ACTIVITIES
1. Rewrite the passage on timber investing from "Is there any" up to and including "of the economy.", changing "scam" to "fraud".
2. Continue the article on timber as an investment, starting after its last sentence.

GIVEN PASSAGE
Timber: grow profits in a crisis

Is there any investment that carries on growing as the market goes to ground? Indeed there is, as Eoin Gleeson explains.

A lot of big reputations on Wall Street have gone up in smoke this year. Some were exposed for their hypocrisy, such as Eliot Spitzer. An entire industry, investment banking, was crushed by derivatives and the subprime mortgage crisis. But when you hear about the $50bn scam that Bernard Madoff – a man who surely had no need of the money – had running, you wonder if everyone on Wall Street wasn’t just part of an elaborate con to siphon money out of the rest of the economy.

So it’s comforting to be reminded that there are some areas of investing where sophisticated financial chicanery doesn’t really work. Take forestry. Deep in the woods of the Pacific north-west, for more than 100 years, rugged characters, many of whom are members of logging families that go back to the time when the West was being settled, have spent their days recovering timber far from the comforts of civilisation. It might not be as glamorous as Wall Street, but at least trees keep growing when all else is going to ground. In fact, timber is about the only asset that has managed to thrive during market collapses – rising in three out of the four major periods of market anxiety in the last century, according to GMO fund manager Jeremy Grantham. So you might well worry about how long it will take banks to digest their toxic debts. Or whether biotech groups will be able to raise the cash to develop their drugs. But with seasoned timber groups in America paying out dividends in excess of 6%, there is a lot of comfort to be taken from investing in timber as the economy slides.

Timber: crisis-friendly investment

But what makes timber so good in this crisis? Who wants to buy timber right now? Nobody’s queuing up at Ikea to buy furniture for their new home. And the dust has long since settled on America’s collapsed construction boom. Housing inventory at the end of June was 4.9 million homes, or about 12 months of supply – a glut not seen since 1981. So we’re not likely to see a sudden rise in housing starts anytime soon.

INFORMATION PROVIDED
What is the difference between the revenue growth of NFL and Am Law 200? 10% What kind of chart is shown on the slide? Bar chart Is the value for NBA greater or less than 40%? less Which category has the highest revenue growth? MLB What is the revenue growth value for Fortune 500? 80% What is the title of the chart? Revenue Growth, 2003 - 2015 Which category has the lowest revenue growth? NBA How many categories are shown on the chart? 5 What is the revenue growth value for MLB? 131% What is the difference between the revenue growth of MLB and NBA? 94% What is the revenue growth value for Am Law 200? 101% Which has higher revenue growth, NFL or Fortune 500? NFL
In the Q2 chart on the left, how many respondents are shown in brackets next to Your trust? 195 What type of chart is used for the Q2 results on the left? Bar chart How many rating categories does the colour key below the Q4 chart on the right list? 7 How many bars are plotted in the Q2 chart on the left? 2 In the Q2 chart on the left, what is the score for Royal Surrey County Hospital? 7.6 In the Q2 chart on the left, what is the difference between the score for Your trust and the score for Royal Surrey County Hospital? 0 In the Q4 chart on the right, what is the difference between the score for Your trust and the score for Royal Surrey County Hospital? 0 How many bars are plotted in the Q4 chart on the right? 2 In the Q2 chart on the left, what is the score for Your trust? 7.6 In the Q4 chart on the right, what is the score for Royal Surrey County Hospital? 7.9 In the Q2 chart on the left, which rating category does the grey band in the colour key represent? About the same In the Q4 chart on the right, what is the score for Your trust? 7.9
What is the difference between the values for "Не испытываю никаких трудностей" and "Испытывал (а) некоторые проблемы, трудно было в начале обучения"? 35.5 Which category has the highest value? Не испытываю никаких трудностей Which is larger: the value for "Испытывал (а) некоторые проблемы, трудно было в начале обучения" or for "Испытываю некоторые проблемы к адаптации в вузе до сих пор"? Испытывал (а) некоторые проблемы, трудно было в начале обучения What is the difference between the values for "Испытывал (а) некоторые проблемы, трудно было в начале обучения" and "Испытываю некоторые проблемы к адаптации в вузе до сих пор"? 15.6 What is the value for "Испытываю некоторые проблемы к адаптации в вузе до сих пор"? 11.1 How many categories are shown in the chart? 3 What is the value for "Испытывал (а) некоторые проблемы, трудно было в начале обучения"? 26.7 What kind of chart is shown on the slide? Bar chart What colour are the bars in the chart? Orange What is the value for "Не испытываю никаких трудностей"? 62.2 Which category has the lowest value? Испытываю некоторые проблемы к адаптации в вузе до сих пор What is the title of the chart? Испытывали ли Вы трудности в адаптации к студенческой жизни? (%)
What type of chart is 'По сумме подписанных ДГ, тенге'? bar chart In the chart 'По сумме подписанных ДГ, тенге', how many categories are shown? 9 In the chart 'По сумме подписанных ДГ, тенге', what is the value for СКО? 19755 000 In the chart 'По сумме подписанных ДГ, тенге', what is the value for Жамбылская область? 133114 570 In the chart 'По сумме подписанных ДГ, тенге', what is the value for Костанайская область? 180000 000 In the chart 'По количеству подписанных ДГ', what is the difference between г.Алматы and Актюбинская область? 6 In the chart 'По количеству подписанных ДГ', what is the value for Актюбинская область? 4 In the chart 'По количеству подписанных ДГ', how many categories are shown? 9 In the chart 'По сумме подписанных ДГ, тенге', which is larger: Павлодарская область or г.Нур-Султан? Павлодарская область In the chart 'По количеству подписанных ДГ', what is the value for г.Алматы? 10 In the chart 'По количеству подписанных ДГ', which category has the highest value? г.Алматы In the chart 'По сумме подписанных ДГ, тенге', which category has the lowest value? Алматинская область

OUTPUTS BY TASK
1.
Is there any investment that carries on growing as the market goes to ground? Indeed there is, as Eoin Gleeson explains.

A lot of big reputations on Wall Street have gone up in smoke this year. Some were exposed for their hypocrisy, such as Eliot Spitzer. An entire industry, investment banking, was crushed by derivatives and the subprime mortgage crisis. But when you hear about the $50bn fraud that Bernard Madoff – a man who surely had no need of the money – had running, you wonder if everyone on Wall Street wasn’t just part of an elaborate con to siphon money out of the rest of the economy.

2.
But investing in timber isn’t really about how much you can get for a two-by-four right now. Yes, timber prices have taken a heavy hit in America, with lumber consumption in the US expected to fall 15% or more this year. But according to forestry analyst George Nichols, the price of timber itself only accounts for a third of the return an investor makes on it. The most important aspect of timber investing is the growth of the trees themselves. Nichols points out that steady long-term biological growth accounts for 61% of the returns an investor makes on timber. Meanwhile, the quality of the land a forest covers accounts for just 6% of the return – it only really matters to the extent that it allows the trees to thrive.

In other words, if forest owners are not happy with the timber prices prevailing in the market, they can choose to leave their assets to grow on the stump. And the longer they grow, the more valuable they become. Take the life span of a pine tree in the forest-heavy southwestern states, says Dick Molpus, head of timber investment group Molpus Management. For the first 11 to 15 years, a tree is good for pulp – selling between $6 and $11 per ton. From 15 to 20 years, you have chip and saw material. By the time the pines are between 20 and 27 years old, they’ll typically fetch between $40 and $50 as the timber is sold off to make plywood or telephone poles. And unlike wood processors and paper mills, who are struggling under heavy debt and high labour costs, timber can grow without constant involvement from the owner. Soil, sunlight, air and water – all the key ingredients for tree growth are provided by Mother Nature.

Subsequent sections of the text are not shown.